20. Gabut

630 82 1
                                    

"Gabut, Ra."

Ara menatap Aidan sekilas, lalu kembali bermain game di ponselnya. Mereka saat ini sedang berada di Kafe dan tengah beristirahat.

"Pengen muter musik, Ra."

"Ya udah, puter aja sana."

"Tapi kasian," balas Aidan. Membuat Ara mengernyit bingung. "Nanti musiknya pusing."

Ara mendatarkan ekspresinya. "Bodo. Gue gak denger."

Aidan terkekeh. "Main game mulu, Ra. Gak bosen?"

Ara mematikan ponselnya, lalu bangkit. "Dari pada lo. Chat-an mulu sama Vina. Gak mikirin perasaan orang lain?"

"Tapi 'kan Ra, dia cuma temen doang. Gak lebih."

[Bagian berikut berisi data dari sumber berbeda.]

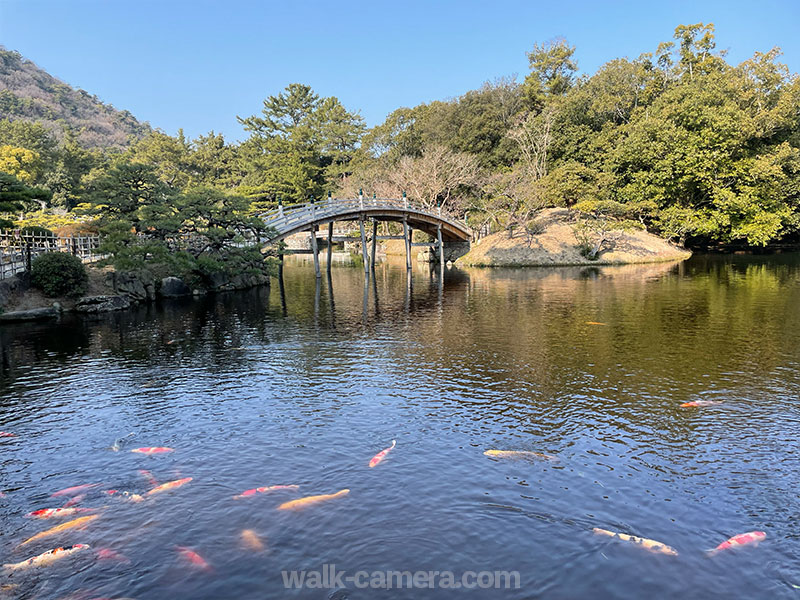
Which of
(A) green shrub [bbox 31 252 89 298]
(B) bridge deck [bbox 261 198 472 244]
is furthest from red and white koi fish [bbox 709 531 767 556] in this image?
(B) bridge deck [bbox 261 198 472 244]

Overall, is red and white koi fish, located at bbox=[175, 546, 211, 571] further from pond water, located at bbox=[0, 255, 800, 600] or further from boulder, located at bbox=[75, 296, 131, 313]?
boulder, located at bbox=[75, 296, 131, 313]

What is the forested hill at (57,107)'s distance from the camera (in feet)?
412

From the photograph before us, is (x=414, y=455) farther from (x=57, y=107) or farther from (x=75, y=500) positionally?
(x=57, y=107)

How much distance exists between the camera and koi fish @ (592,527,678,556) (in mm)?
7457

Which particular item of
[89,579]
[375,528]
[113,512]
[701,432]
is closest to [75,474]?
[113,512]

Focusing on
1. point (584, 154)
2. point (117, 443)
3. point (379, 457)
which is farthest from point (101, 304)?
point (584, 154)

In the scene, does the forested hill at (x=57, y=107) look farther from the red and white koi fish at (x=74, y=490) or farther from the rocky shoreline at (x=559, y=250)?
the red and white koi fish at (x=74, y=490)

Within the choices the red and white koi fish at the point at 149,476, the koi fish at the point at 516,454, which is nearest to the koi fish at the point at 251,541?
the red and white koi fish at the point at 149,476

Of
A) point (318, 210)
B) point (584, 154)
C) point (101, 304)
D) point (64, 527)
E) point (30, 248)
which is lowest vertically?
point (64, 527)

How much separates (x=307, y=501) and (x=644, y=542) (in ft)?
16.6

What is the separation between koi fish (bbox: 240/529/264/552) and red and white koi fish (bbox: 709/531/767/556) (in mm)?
6162

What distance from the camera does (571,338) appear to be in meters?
19.9

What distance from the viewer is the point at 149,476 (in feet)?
32.5

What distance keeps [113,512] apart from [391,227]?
194ft
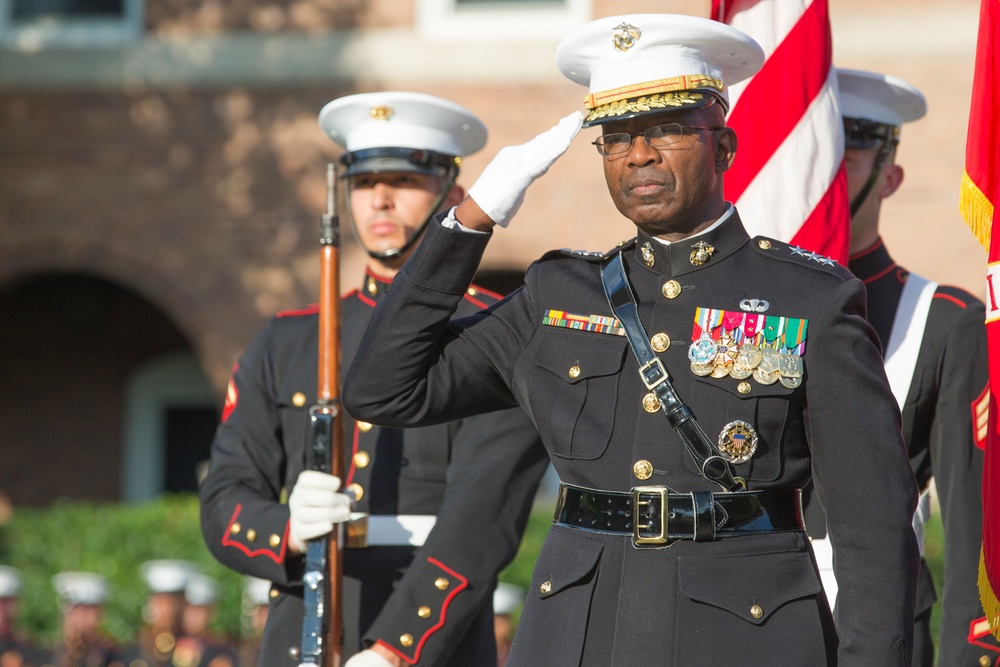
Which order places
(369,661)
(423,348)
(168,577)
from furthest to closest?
(168,577), (369,661), (423,348)

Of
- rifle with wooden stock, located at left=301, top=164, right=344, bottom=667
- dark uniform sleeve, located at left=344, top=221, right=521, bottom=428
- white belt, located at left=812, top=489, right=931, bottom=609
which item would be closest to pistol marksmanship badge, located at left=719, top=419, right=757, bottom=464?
dark uniform sleeve, located at left=344, top=221, right=521, bottom=428

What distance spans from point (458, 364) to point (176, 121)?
29.5 ft

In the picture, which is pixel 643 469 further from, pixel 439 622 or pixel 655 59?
pixel 439 622

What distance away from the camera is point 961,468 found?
390cm

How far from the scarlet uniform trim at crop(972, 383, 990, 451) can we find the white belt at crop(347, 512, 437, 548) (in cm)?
138

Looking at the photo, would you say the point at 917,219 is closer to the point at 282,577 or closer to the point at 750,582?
the point at 282,577

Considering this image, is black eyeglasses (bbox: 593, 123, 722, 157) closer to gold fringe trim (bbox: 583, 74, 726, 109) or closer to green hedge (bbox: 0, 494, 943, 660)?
gold fringe trim (bbox: 583, 74, 726, 109)

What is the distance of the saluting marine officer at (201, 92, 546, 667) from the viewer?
386 centimetres

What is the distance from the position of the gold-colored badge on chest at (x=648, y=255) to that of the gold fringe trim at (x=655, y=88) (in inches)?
11.1

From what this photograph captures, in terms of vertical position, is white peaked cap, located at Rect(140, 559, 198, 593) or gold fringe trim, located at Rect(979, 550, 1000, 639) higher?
gold fringe trim, located at Rect(979, 550, 1000, 639)

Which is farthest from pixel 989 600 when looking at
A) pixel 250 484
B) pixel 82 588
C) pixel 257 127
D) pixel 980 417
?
pixel 257 127

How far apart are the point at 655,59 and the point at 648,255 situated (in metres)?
0.37

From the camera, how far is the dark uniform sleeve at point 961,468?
3.90m

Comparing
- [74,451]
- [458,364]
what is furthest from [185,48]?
[458,364]
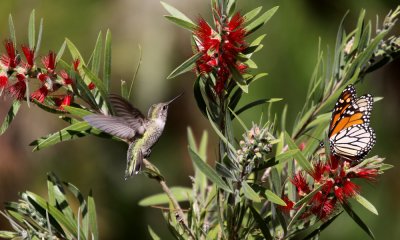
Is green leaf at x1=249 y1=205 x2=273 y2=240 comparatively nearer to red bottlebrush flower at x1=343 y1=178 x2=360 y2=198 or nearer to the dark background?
red bottlebrush flower at x1=343 y1=178 x2=360 y2=198

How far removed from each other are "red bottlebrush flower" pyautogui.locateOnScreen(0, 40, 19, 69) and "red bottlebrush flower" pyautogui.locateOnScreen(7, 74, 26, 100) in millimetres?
12

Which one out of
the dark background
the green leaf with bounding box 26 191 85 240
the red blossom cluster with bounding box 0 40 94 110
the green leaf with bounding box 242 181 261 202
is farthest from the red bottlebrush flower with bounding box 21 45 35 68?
the dark background

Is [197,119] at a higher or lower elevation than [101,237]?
higher

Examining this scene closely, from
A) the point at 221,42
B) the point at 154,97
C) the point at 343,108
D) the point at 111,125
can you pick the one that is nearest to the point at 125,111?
the point at 111,125

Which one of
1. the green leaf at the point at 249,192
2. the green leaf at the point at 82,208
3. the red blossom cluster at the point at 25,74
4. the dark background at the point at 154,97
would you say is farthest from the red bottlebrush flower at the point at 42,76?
the dark background at the point at 154,97

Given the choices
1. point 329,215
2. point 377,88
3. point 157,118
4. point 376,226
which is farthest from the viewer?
point 377,88

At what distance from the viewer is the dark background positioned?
6.58ft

"Asal lo tau ya, Dan." Ara menatap Aidan dengan serius. "Kita juga berawal dari temenan."

Aidan mengernyit. "Lah? Kita 'kan waktu itu gak kenal, malah langsung pacaran," balasnya.

"Bacot! Minggir, ah. Ada pelanggan tuh," ucap Ara sambil mendorong Aidan yang menghalangi jalannya. "Mau pesen apa? Eh? Bang Aldo?"

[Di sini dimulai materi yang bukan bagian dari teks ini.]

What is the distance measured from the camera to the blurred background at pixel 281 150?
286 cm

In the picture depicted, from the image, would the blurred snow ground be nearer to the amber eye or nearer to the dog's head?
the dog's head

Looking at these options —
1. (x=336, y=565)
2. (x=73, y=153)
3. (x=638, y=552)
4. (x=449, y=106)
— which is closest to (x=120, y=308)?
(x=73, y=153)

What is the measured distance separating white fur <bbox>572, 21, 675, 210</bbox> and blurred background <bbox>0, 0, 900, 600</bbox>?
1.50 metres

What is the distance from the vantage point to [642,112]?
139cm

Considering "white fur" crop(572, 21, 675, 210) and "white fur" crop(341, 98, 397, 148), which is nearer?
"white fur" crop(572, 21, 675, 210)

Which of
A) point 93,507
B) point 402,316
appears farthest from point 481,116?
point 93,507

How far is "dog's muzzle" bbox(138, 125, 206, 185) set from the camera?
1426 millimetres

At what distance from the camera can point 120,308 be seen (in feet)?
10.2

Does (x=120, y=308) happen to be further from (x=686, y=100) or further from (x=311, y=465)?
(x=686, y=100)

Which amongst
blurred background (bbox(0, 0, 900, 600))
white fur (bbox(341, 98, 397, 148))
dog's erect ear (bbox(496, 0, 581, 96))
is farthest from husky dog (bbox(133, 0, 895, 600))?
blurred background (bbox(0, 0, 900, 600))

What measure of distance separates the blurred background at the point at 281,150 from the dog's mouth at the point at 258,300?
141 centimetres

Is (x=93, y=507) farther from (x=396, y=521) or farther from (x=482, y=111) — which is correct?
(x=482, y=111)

Aldo tersenyum. "Hehe, iya. Masih inget ternyata."

Ara ikut tersenyum. "Ya iyalah. Gue 'kan masih muda, Bang. Ingatan gue masih bagus."

Aldo tertawa menanggapinya. "Gue pesen kopi susu dua, ya."

"Siap!"

"Ya udah, gue duduk dulu."

Aidan menghampiri Ara yang kini tengah membuat kopi pesanan Aldo. Ia sedikit mengeraskan rahangnya, kesal. "Dia siapa?"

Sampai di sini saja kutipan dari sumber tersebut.